“It is able to paralyze prey at a distance of up to 150 feet by releasing its venom into the water from an organ similar to its ink sac,” explained Dr. Padlaka. “Tragically, my colleague and life-long friend Dr. Vindogradov was killed this way. He tread water wearing a blissful smile as the organism approached him. We watched helplessly as it used its arms to tear off his head, then popped his remains its mouth. It was as if it had hypnotized him telepathically.”
The 33-foot-long man-eater also boasts extraordinary camouflage that helped it stalk the researchers.
“Many species of octopus can alter their appearance, usually to avoid larger predators,” Dr. Padalka explained. “Sacs of colorful pigments called chromatophores allow them to change colors, and by contracting their muscles they can blend in with the smooth ocean floor or a craggy coral reef. The well-known mimic octopus can contort its boneless body to take on the shape of a sea snake or stingray.”
But the shape-shifting abilities of Organism 46-B sound almost diabolical.
“It shaped itself into the form of a human diver. We thought it was one my colleagues swimming toward us in scuba gear. By the time the closest scientist realized what it was, it had grabbed him and torn him to bits.”
If an arm of an ordinary octopus is cut off, the severed limb will crawl away – sometimes even seize prey and place it in the mouth of the octopus. Experts say that’s because each arm contains a cluster of neurons – essentially its own brain. The arms of Organism 46-B demonstrated a chilling knack for operating autonomously.

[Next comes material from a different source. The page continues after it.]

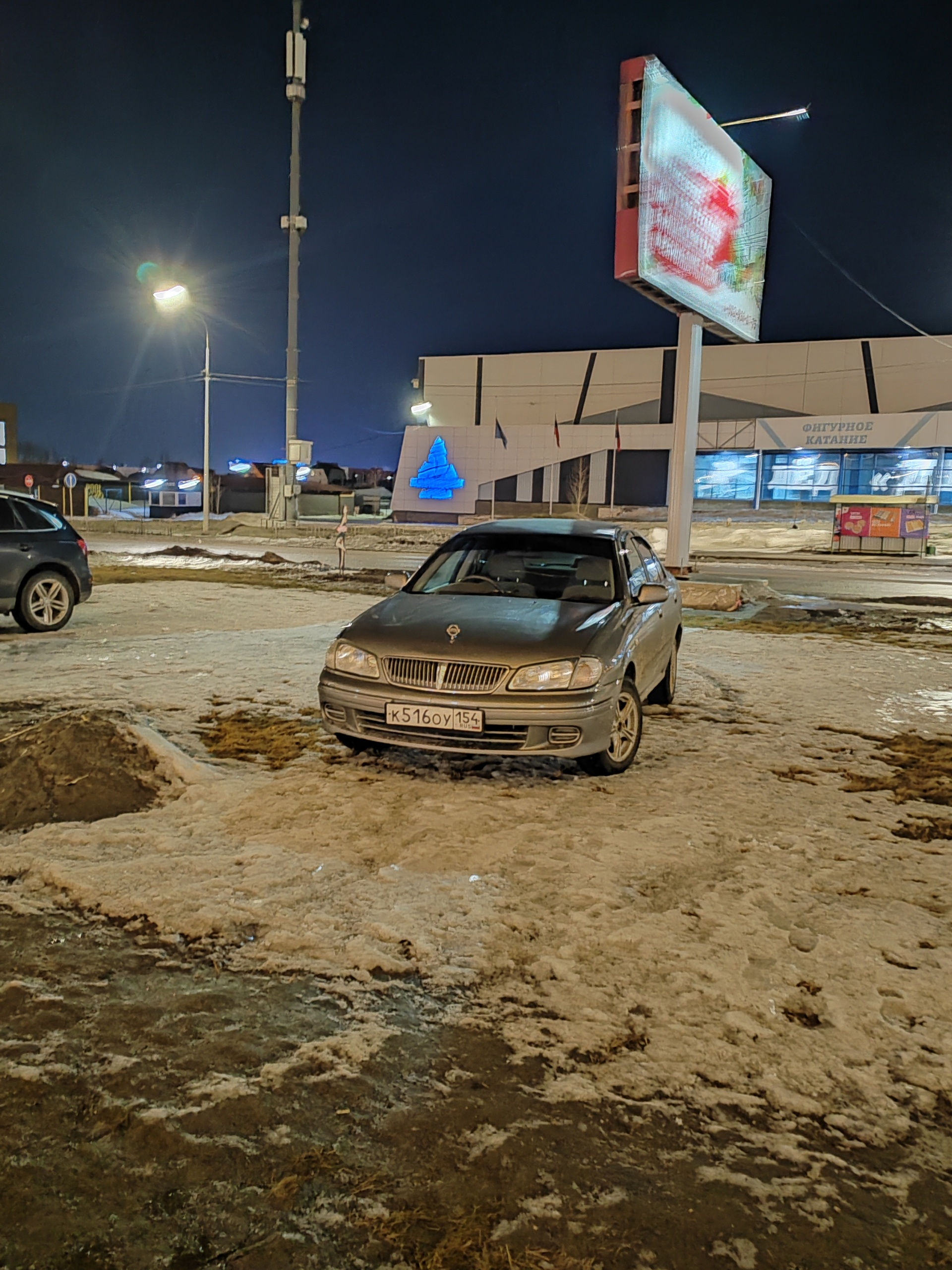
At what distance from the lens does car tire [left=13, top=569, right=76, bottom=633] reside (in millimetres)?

“After our sole female researcher chopped off one of the arms with an ax, the severed limb yanked the weapon out of her hands,” recalled the scientist. “That night the arm slithered onto the icy bank where we were sleeping and strangled her.”
The experts believe that not only does the octopus regenerate its limbs, the brainy severed tentacle may be able to form a new octopus.
Octopuses are extraordinarily intelligent, able to negotiate mazes, use tools and even build structures with Legos. The newly discovered entity is in a class by itself.
“From the way it adapted each time we changed our tactics, we became convinced it is at least as intelligent as an average human,” Dr. Padalka revealed. “If we were not all Ph.Ds, I fear it would have in the end outwitted us.”
Miraculously, the eggheads were able to capture the creature in a tank. After the five surviving scientists made their way to the surface, the program’s director ordered that the bore hole be immediately plugged. The geologists expected to be honored internationally for their amazing find. To their great disappointment, however, the Russian government claimed that the team had found no life in Lake Vostok – and denied that divers had even entered the water.
“There’s nothing much down there, I can assure you,” according to a statement by the chief of the Vostok Research Station, A. M. Yelagin. The director of the Russian Antarctic Expedition, Valery Lukin, admitted that the plug had been put in place but called the precaution “routine.”